Data in this exercise

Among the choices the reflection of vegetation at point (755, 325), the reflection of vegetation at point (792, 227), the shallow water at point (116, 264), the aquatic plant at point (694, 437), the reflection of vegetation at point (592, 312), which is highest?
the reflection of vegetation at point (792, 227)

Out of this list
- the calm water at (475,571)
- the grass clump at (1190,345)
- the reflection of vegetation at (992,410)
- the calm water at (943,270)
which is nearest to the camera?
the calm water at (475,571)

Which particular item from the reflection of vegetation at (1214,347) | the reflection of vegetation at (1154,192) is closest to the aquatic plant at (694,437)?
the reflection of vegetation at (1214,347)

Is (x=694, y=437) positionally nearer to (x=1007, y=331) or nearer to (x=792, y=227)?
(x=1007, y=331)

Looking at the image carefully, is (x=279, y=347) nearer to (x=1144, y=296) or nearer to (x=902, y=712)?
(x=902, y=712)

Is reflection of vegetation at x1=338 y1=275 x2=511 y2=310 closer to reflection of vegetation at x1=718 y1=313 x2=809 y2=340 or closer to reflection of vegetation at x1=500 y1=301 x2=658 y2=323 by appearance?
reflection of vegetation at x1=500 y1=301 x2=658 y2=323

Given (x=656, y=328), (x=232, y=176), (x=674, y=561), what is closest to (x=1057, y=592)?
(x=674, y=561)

Exercise details
Put the lines above into a Markdown table with the columns No and Line, starting at the line that contains "Is reflection of" and ending at the last line of the rows. Number each line in No and leave out blank lines.

Written reply
| No | Line |
|---|---|
| 1 | Is reflection of vegetation at x1=338 y1=275 x2=511 y2=310 closer to reflection of vegetation at x1=718 y1=313 x2=809 y2=340 or closer to reflection of vegetation at x1=500 y1=301 x2=658 y2=323 by appearance? |
| 2 | reflection of vegetation at x1=500 y1=301 x2=658 y2=323 |
| 3 | Given (x=656, y=328), (x=232, y=176), (x=674, y=561), what is closest to (x=1057, y=592)? |
| 4 | (x=674, y=561) |